Switch every "farthest" in the material below to "most distant" and write the lines out again with nothing else changed. Leave the pictures out of your answer.
Begin Dataset rows
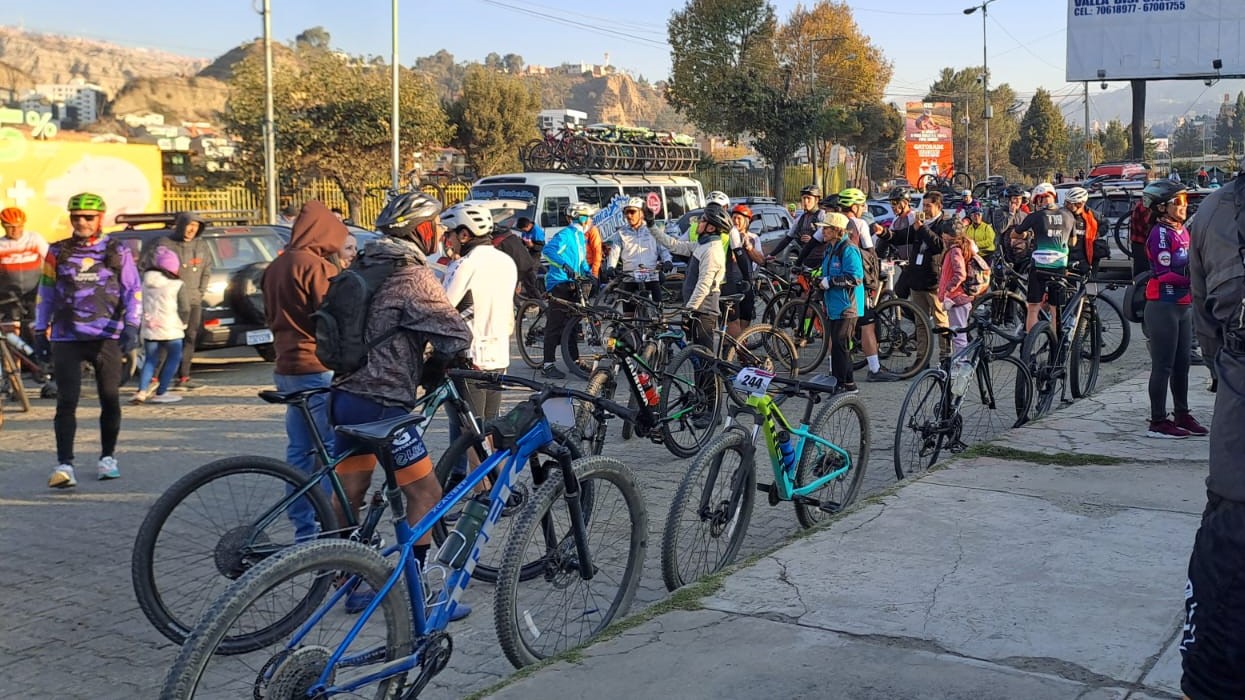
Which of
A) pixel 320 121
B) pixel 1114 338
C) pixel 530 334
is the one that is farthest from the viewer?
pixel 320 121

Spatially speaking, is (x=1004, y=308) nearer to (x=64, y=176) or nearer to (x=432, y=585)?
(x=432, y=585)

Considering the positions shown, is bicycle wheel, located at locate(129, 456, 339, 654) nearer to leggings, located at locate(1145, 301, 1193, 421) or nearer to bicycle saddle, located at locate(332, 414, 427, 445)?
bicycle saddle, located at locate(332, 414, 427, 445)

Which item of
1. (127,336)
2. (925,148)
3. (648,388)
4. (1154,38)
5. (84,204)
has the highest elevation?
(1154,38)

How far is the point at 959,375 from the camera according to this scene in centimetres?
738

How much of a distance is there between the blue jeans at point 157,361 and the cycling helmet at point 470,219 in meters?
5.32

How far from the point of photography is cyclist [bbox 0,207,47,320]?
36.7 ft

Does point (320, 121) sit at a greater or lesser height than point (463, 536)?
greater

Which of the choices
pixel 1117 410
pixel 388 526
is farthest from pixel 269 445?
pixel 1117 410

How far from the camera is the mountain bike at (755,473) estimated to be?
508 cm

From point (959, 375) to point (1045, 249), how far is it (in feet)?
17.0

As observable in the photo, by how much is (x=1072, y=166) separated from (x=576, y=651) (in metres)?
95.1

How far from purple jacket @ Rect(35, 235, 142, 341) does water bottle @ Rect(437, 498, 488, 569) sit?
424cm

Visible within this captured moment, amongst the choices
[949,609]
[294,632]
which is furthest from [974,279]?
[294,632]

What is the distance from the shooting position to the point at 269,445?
End Dataset rows
**Finished answer**
Which of
A) pixel 320 121
B) pixel 1114 338
C) pixel 530 334
is the one that is most distant from the viewer?
pixel 320 121

Spatially speaking, is (x=1004, y=308) nearer to (x=64, y=176) or nearer to (x=432, y=585)?
(x=432, y=585)

Considering the positions shown, is bicycle wheel, located at locate(129, 456, 339, 654) nearer to leggings, located at locate(1145, 301, 1193, 421) or nearer to bicycle saddle, located at locate(332, 414, 427, 445)?
bicycle saddle, located at locate(332, 414, 427, 445)

Which item of
1. (127,336)
2. (925,148)
3. (648,388)
4. (1154,38)
5. (84,204)
has the highest elevation?
(1154,38)

How far is the point at 959,375 from the camera according to this scene in centimetres?
738

How much of a distance is there between the blue jeans at point 157,361 and the cycling helmet at point 470,219 in meters?
5.32

How far from the point of photography is cyclist [bbox 0,207,47,320]?
36.7 ft

Does point (320, 121) sit at a greater or lesser height than point (463, 536)?
greater

Which of the choices
pixel 1117 410
pixel 388 526
is most distant from pixel 269 445?
pixel 1117 410

How far from the camera is the mountain bike at (755,473) estimated to be?
508 cm

From point (959, 375) to point (1045, 249), how far is it (in feet)?
17.0

As observable in the photo, by how much is (x=1072, y=166) separated from (x=576, y=651) (in metres)?
95.1

How far from purple jacket @ Rect(35, 235, 142, 341) does water bottle @ Rect(437, 498, 488, 569) sit?
424cm

Visible within this captured moment, amongst the choices
[949,609]
[294,632]
which is furthest from [974,279]?
[294,632]

What is the distance from the shooting position to the point at 269,445?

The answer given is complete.